= Samuel Fisher, Baron Fisher of Camden =

British businessman and politician

Samuel Fisher, Baron Fisher of Camden (20 January 1905 – 12 October 1979) was a British businessman, local politician and leading member of the Jewish community.

Fisher was born in Stepney in the East End of London as Samuel Fishtenberg, the son of Eastern European immigrants. He left school to start work at the age of 15, eventually entering the diamond business as a broker in the Hatton Garden area. He rose to become Secretary and Vice-President of the London Diamond Bourse.

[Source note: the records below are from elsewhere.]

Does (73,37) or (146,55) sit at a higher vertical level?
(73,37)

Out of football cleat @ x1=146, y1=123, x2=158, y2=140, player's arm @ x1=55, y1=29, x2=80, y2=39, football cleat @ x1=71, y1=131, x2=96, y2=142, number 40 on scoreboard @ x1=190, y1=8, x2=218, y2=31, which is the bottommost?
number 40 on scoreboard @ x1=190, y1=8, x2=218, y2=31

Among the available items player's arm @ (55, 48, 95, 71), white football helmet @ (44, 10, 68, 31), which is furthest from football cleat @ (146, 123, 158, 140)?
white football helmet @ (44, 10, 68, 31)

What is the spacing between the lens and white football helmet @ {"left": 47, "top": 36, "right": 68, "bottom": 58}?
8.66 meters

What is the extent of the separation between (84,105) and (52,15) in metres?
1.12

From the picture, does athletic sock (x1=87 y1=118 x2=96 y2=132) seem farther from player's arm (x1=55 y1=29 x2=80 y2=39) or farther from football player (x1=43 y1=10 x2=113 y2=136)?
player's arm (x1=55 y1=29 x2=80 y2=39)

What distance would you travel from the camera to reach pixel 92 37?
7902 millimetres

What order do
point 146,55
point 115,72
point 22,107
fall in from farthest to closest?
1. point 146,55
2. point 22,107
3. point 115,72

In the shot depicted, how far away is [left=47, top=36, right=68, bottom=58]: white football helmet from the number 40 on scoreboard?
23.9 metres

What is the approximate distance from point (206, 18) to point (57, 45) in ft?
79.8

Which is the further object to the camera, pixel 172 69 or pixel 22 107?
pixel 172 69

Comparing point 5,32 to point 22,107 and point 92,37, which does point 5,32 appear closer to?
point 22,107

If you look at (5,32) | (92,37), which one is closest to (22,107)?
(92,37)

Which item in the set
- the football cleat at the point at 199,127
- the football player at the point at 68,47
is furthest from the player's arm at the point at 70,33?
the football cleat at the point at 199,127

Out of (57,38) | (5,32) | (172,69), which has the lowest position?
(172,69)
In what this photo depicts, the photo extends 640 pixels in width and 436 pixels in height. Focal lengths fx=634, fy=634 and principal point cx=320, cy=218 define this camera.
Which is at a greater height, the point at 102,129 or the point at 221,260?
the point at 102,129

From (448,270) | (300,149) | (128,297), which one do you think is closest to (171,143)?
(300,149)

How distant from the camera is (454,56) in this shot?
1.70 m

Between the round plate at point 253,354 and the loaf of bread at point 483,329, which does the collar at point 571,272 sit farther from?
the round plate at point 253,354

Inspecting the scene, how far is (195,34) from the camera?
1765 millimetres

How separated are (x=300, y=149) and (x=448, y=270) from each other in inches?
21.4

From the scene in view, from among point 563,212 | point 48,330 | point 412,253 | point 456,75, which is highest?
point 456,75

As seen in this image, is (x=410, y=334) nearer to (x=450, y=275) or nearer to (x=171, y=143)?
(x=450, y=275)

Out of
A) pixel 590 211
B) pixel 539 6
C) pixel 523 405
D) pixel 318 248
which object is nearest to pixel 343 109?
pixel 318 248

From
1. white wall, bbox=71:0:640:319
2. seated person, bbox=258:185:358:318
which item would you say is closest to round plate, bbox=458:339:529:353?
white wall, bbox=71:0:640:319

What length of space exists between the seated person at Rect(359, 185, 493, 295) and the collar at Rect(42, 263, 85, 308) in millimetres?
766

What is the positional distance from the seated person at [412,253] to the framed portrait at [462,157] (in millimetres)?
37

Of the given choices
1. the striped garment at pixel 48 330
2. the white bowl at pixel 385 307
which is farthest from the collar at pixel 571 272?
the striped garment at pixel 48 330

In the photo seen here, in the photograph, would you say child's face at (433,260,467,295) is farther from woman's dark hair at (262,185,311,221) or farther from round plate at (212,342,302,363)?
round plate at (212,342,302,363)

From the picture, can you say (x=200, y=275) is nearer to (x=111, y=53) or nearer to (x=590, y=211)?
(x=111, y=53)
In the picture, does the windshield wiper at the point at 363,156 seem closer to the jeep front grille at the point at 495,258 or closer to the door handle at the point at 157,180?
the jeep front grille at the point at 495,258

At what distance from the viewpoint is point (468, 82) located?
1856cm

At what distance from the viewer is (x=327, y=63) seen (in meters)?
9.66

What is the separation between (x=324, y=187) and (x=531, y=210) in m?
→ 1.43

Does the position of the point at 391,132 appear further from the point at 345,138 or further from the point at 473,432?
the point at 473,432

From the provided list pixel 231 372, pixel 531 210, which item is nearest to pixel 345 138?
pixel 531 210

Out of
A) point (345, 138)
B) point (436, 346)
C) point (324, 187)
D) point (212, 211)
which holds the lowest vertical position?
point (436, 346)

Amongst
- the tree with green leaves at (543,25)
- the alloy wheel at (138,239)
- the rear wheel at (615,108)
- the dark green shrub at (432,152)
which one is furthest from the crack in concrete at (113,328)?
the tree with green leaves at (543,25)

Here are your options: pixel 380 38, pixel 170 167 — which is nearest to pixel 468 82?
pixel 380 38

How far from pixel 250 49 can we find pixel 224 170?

In 1945 he entered local politics as a Labour Party member of Stoke Newington Borough Council, and served as Mayor of Stoke Newington in 1953–54. He became a JP for Inner London in 1951. When Camden London Borough Council was created as a shadow authority in 1964 he was its Chairman, and was chosen as the first Mayor of Camden in 1965–1966. He was the last chairman of the Metropolitan Water Board in 1973–1974.

Fisher was prominent in lay organisations representing Jewry: he was president of the Board of Deputies of British Jews from 1973 to 1979, and was Chairman of the Governing Board of the World Jewish Congress at the time of his death.

Fisher was knighted in 1967. He was created a life peer as Baron Fisher of Camden, of Camden in Greater London in 1974. He married Millie Gluckstein in 1930: they had two daughters.